Your company’s engineering culture might be changing and not for the better.

Engineers are happy. You gave them access to Claude Code or Cursor, and they feel empowered to ship more pull requests and value to users than ever before.

But something subtle changed. Your #frontend or #engineering Slack channels went quiet. Questions didn't disappear, they moved. Sure, we can celebrate that some noise like code style debates and TypeScript shenanigans are gone. But what about deeper questions? Architectural debates? The "why do we do it this way?" conversations?

Something valuable was lost at the cost of individual speed: organizational learning.

In well-functioning teams, those signals drove developer experience improvements, documentation updates and mentorship conversations. Developers used to learn from indirect exposure to knowledge, debugging sessions that revealed how systems actually behave, rabbit holes that connected seemingly unrelated concepts.
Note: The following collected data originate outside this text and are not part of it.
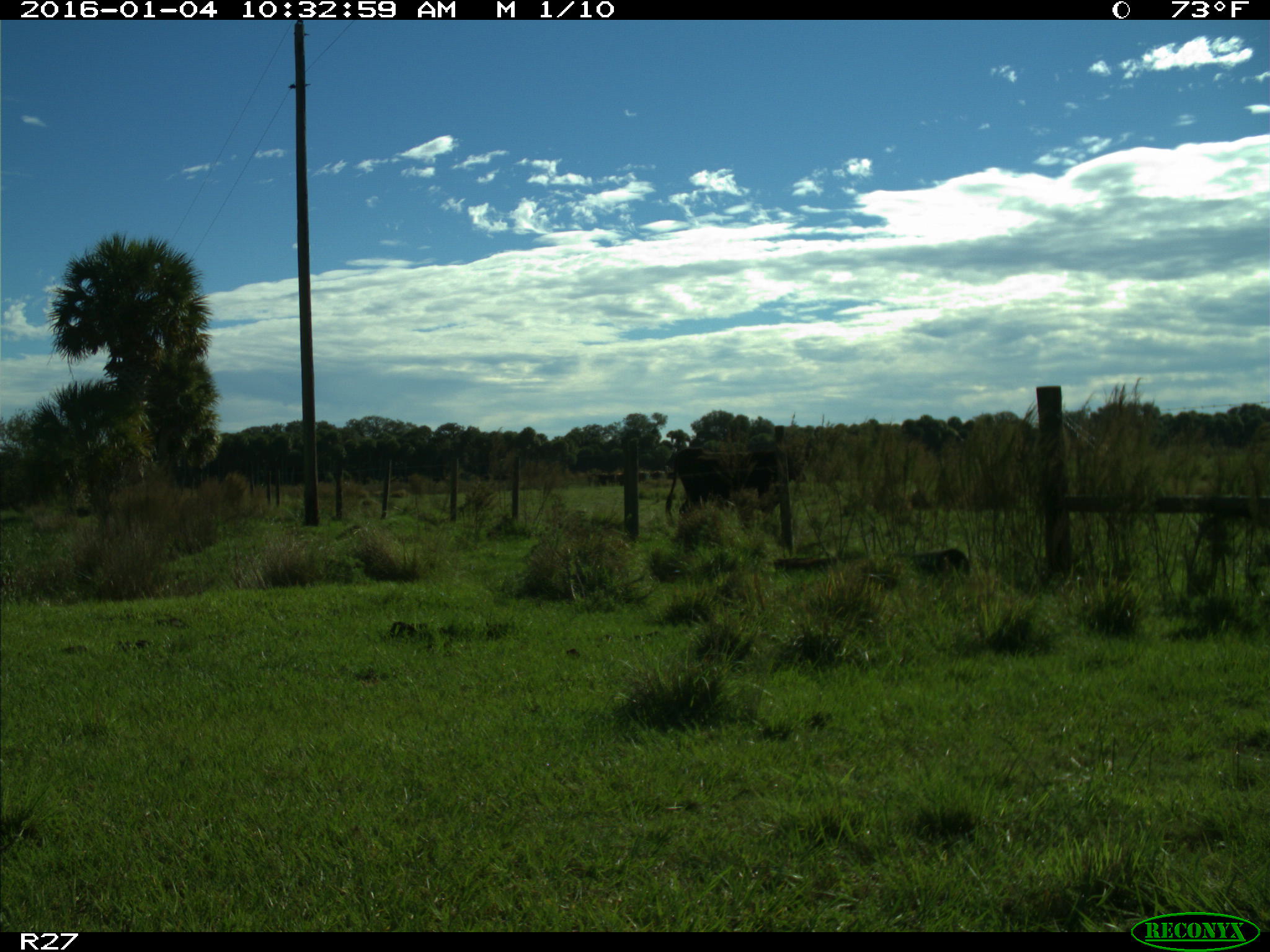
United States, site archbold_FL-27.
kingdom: Animalia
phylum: Chordata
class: Mammalia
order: Artiodactyla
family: Bovidae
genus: Bos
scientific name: Bos taurus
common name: domestic cow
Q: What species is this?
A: Bos taurus (domestic cow).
When LLM code works on the first try, engineers miss the feedback that would reveal gaps in their understanding. When they start offloading more than routine tasks to AI (which is totally fine), they risk loosing productive struggle that builds expertise & leaves them with a feeling of mastery without the underlying mental models to support it.

Of course organizational knowledge is not gone, wether it’s in the form of Notion pages, internal wikis, etc. In fact, many teams have poured significant energy into making this knowledge AI-accessible: AGENTS.md files, codebase indexing, custom instructions, etc.
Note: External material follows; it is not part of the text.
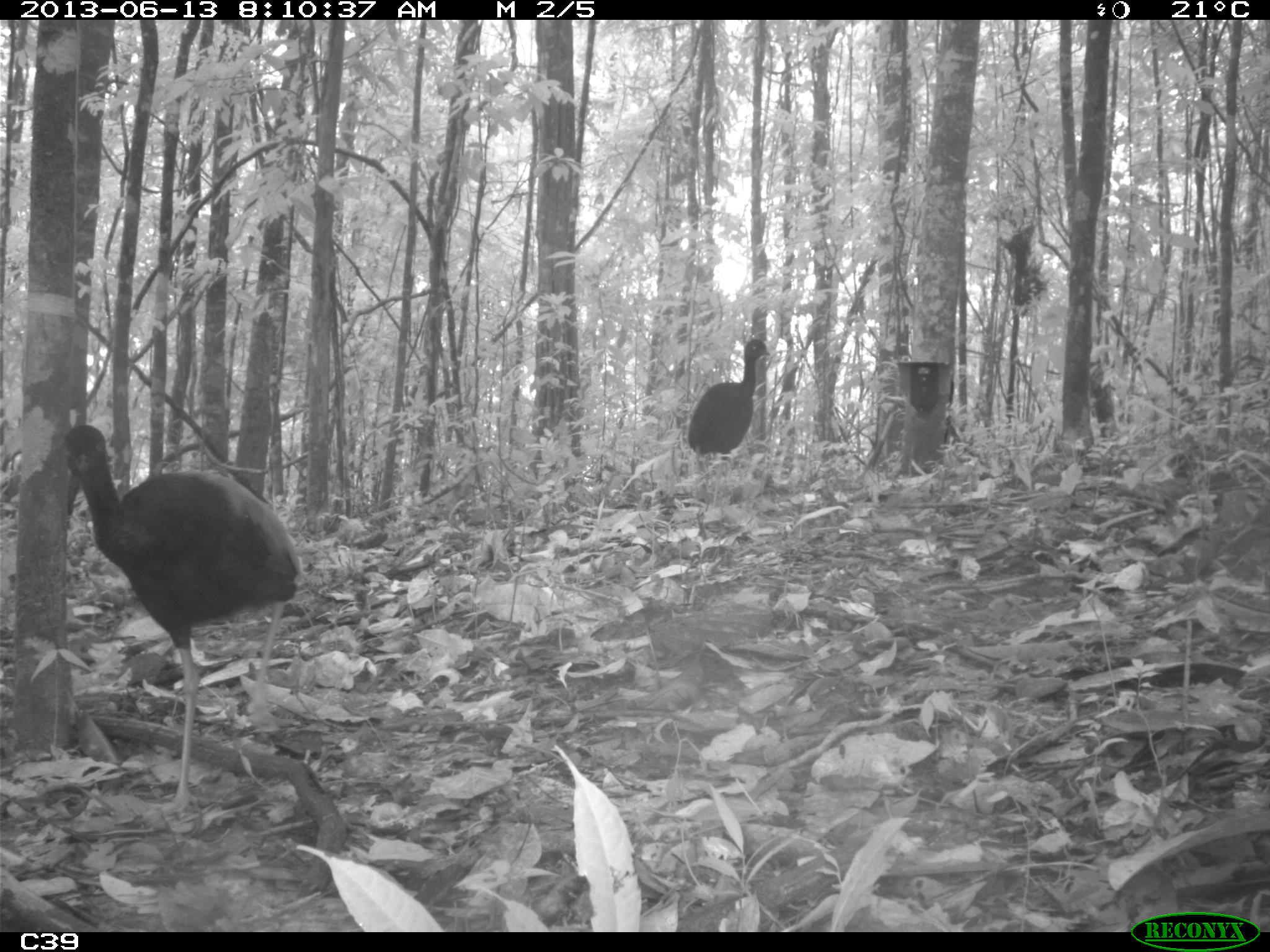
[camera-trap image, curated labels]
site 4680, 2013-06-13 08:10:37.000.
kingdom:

Optimizing the input to those systems is great, but almost no one is systematically learning from the interactions. We’re ignoring the most valuable data source to understand:

  • Where our documentation is being supplemented or contradicted by LLMs
  • Which parts of our codebase generate the most confused questions
  • What concepts newcomers ask AI about repeatedly in their first 90 days
  • Which architectural decision or tooling engineers are constantly working around

I’m not against LLMs, they genuinely expand what’s possible. The question is wether your organization is adapting its learning systems or just enjoying the speed boost while your knowledge quietly atrophies.

We don’t want to just train engineers to be fast reviewers but to be better calibrated about when to trust, when to verify and when to push back.

What patterns are you seeing in how AI tools are changing knowledge-sharing in your engineering teams?